# [Problem requirements]
Copy out every entry, keeping each character the same.

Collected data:
=-=-=-=-=
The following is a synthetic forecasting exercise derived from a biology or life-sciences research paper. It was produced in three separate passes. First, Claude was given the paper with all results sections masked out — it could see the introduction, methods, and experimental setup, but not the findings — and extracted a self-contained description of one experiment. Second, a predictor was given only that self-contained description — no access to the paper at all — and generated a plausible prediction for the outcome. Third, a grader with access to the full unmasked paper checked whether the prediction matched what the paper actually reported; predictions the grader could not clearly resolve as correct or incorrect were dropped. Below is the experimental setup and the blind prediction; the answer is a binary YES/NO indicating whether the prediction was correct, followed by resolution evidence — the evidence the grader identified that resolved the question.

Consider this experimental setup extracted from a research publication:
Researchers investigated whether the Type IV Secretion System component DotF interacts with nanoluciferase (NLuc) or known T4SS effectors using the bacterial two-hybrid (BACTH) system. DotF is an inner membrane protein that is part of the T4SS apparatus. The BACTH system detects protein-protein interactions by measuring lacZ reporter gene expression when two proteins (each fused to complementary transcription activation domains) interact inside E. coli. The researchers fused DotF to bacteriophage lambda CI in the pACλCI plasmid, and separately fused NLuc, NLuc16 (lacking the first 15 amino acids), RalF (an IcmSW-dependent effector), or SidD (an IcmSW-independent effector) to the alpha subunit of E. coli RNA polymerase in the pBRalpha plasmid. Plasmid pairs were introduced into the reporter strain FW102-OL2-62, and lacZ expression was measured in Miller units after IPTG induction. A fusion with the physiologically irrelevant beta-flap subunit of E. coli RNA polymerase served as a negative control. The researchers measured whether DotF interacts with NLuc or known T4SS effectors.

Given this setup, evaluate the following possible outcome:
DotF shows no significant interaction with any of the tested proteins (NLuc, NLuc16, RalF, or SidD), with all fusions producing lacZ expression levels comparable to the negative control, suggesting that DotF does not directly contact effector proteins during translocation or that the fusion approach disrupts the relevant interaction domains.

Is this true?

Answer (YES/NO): NO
=-=-=-=-=
# [Completed exercise]
The following is a synthetic forecasting exercise derived from a biology or life-sciences research paper. It was produced in three separate passes. First, Claude was given the paper with all results sections masked out — it could see the introduction, methods, and experimental setup, but not the findings — and extracted a self-contained description of one experiment. Second, a predictor was given only that self-contained description — no access to the paper at all — and generated a plausible prediction for the outcome. Third, a grader with access to the full unmasked paper checked whether the prediction matched what the paper actually reported; predictions the grader could not clearly resolve as correct or incorrect were dropped. Below is the experimental setup and the blind prediction; the answer is a binary YES/NO indicating whether the prediction was correct, followed by resolution evidence — the evidence the grader identified that resolved the question.

Consider this experimental setup extracted from a research publication:
Researchers investigated whether the Type IV Secretion System component DotF interacts with nanoluciferase (NLuc) or known T4SS effectors using the bacterial two-hybrid (BACTH) system. DotF is an inner membrane protein that is part of the T4SS apparatus. The BACTH system detects protein-protein interactions by measuring lacZ reporter gene expression when two proteins (each fused to complementary transcription activation domains) interact inside E. coli. The researchers fused DotF to bacteriophage lambda CI in the pACλCI plasmid, and separately fused NLuc, NLuc16 (lacking the first 15 amino acids), RalF (an IcmSW-dependent effector), or SidD (an IcmSW-independent effector) to the alpha subunit of E. coli RNA polymerase in the pBRalpha plasmid. Plasmid pairs were introduced into the reporter strain FW102-OL2-62, and lacZ expression was measured in Miller units after IPTG induction. A fusion with the physiologically irrelevant beta-flap subunit of E. coli RNA polymerase served as a negative control. The researchers measured whether DotF interacts with NLuc or known T4SS effectors.

Given this setup, evaluate the following possible outcome:
DotF shows no significant interaction with any of the tested proteins (NLuc, NLuc16, RalF, or SidD), with all fusions producing lacZ expression levels comparable to the negative control, suggesting that DotF does not directly contact effector proteins during translocation or that the fusion approach disrupts the relevant interaction domains.

Is this true?

Answer (YES/NO): NO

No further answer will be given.